Alligators Can Grow New Teeth: Why Can’t We?

Alligators Can Grow New Teeth: Why Can’t We? Although we grow new teeth, unfortunately, we have just two sets of them. Deciduous teeth or milk teeth are a smaller set of teeth provided to compensate for smaller jaw size in children. As the child grows, the jaw and skull size increases, and deciduous teeth are pushed out by a new set of permanent teeth. These larger teeth occupy the jaw completely and they remain with us until the end. This arrangement is actually an evolutionary ploy that enables children and adults to eat, speak and talk properly.

Could teeth cloning be on the horizon? Read on to find out.Continue reading

 

Why Is It Important For Us To Care For Our Permanent Teeth?

Every part of the human body can repair or regenerate itself up to a limited amount. In fact, this is what happens after trauma and injury. For example, the body repairs a bone fracture within a month and the bone can take up a normal workload again. However, the replacement tissue that appears in the injured area is distinctly different in appearance and function. It may act like bone and look like bone, but it is always of a slightly lower quality and functioning. As a result, tissue replaced after an injury is usually called scar tissue.
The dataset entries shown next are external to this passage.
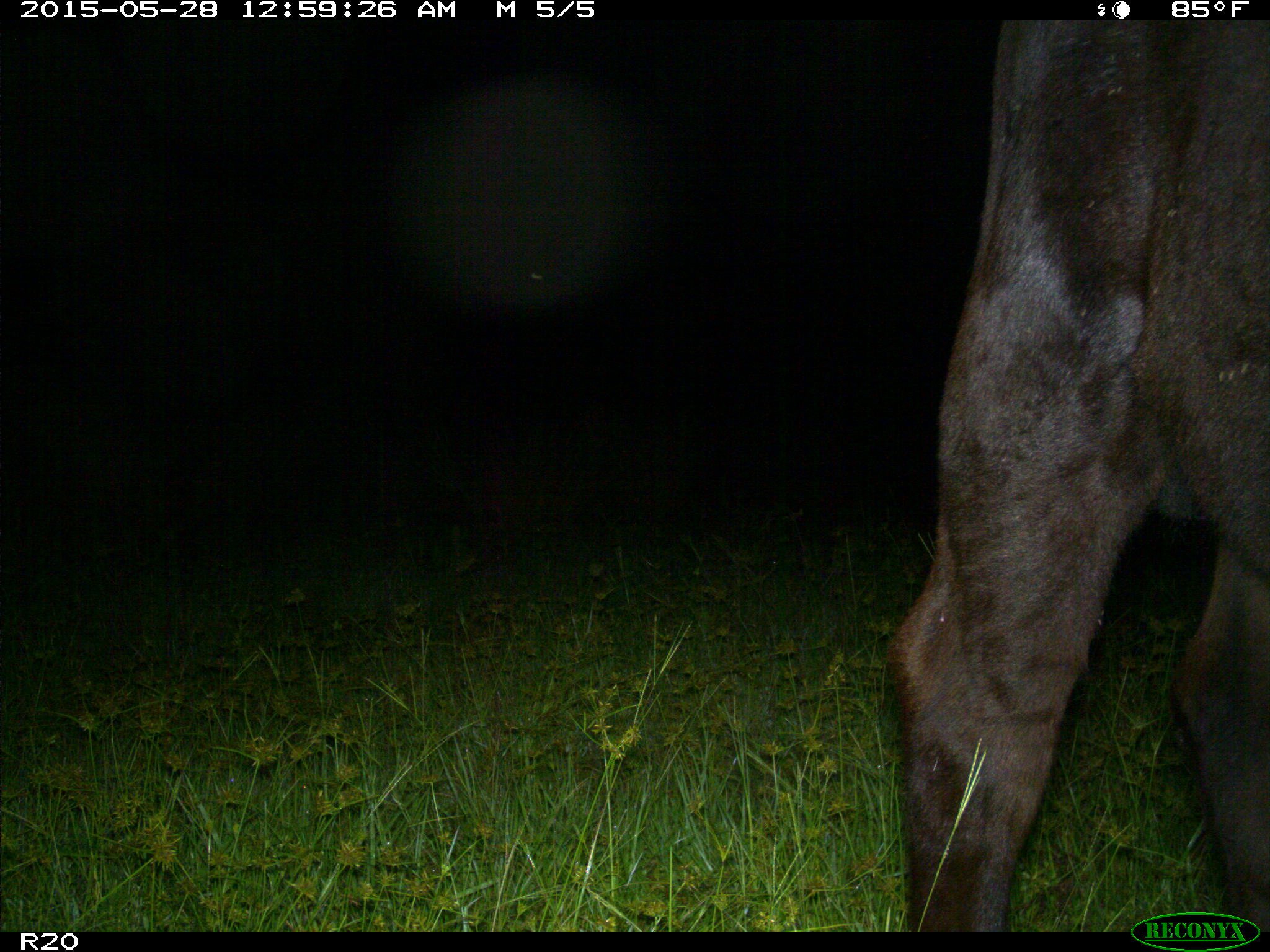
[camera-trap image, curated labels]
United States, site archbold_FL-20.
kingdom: Animalia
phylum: Chordata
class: Mammalia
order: Artiodactyla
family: Bovidae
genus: Bos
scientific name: Bos taurus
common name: domestic cow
Bos taurus (domestic cow).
This repair process is the same all over the body except for the teeth. After tooth damage, dental repair does not take place and scar tissue is never made.

Why Does This Happen?

The outer layer of a tooth is called as enamel and it is harder than bone. However, unlike bone that is a living structure, enamel is dead. It has no blood supply and it acts as an insulator on the tooth surface to protect against sudden temperature and acidity changes that are normal in the oral cavity. In case of poor oral hygiene, oral bacterial use salivary protein to create acids that eat away at the enamel. If the enamel was living, the patient would have been able to feel the enamel dissolving in the form of dental pain. However, this does not happen. As the enamel is dead, it is painlessly damaged until the acid eats deeper and deeper into the tooth, eventually reaching living areas of the tooth that then manifest as dental pain, swellings and infections. By the time this happens, it’s too late to do anything except dig out the decayed tooth tissue, sterilize the cavity and fill the space with a neutral dead restorative material. If the damage is extensive, dental repair does not take place at all but the dentist has no option but to extract the tooth. And tragically, once a permanent tooth is removed, no extra teeth will pop up in its place.
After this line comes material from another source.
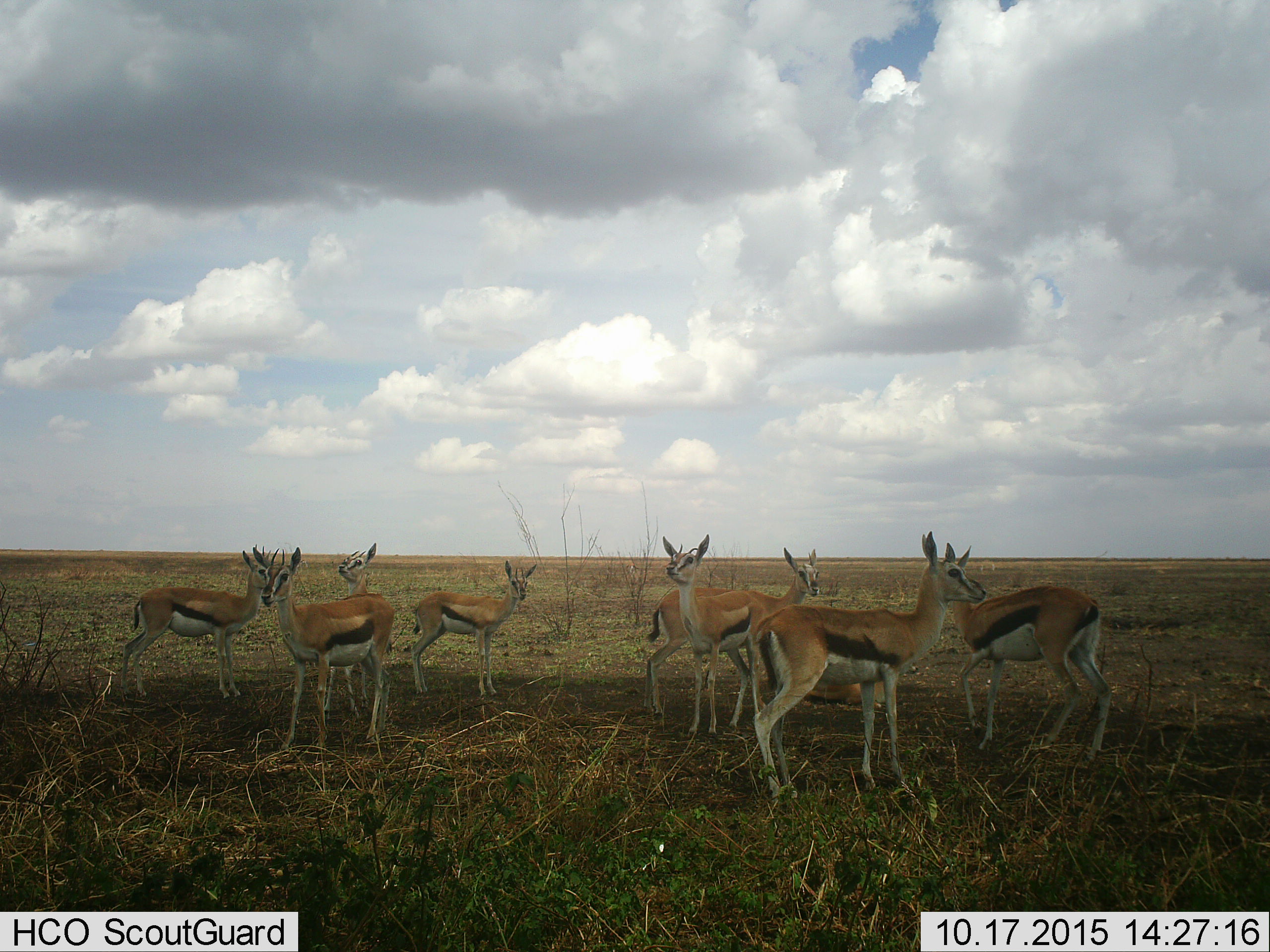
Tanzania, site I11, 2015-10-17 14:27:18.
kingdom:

The Holy Grail of Dentistry

At present, most of dentistry focuses on preventive dental care (preventing cavities from happening) and restorative care (in which cavities or damaged teeth are restored partially back to health.) But for researchers, this has never been enough. The Holy Grail of dentistry has always been to try to grow or transplant new teeth into patients who have already lost teeth. If it possible to transplant corneas, livers, lungs and hearts, then why not teeth?

Current Research: Cloning Teeth

At present, most research focuses on stem cell research and cloning in which researchers plan to collect stem cells from bone marrow and clone teeth embryos to be implanted into empty sockets to grow new teeth. Although the theory is sound, it has not been realized into actuality. Animal trials are on to test the procedure and they have showed significant success but human testing is more than 10 years off in the future. Small teeth require about 60 days to grow in the lab, but the entire process of cloning is technique sensitive. Researchers are still not clear on how to actually carry out the tooth implantation and encourage adequate food supply inside the dental socket and in the patient’s mouth.

 

For this reason, alligator dentition has created a sensation. According to researchers at the University of Southern California, alligators have three different sets of dentition in their mouth. One consists of baby teeth, an extra set and a stem cell set that convert into new teeth at any time. In fact, alligators are known to grow more than 50 new teeth during their lifetime due to the unique dental stem cells present in their oral cavity. For researchers this is an exciting discovery. Human stem cells have to be guided into creating teeth but the training and scaffolding process could be cut short by using alligator stem cells. In an alligator, if teeth are lost, certain types of proteins are released that automatically activate the dental stem cells reserves and tell them to make new teeth. By identifying these proteins and using these stem cells, it could be possible to speed up the process of making and growing human teeth in the laboratory.

 

The good news is that human trials are on and they have provided positive results. However, until then, we’ll have to brush our teeth and visit the dentist (we aren’t alligators, after all!)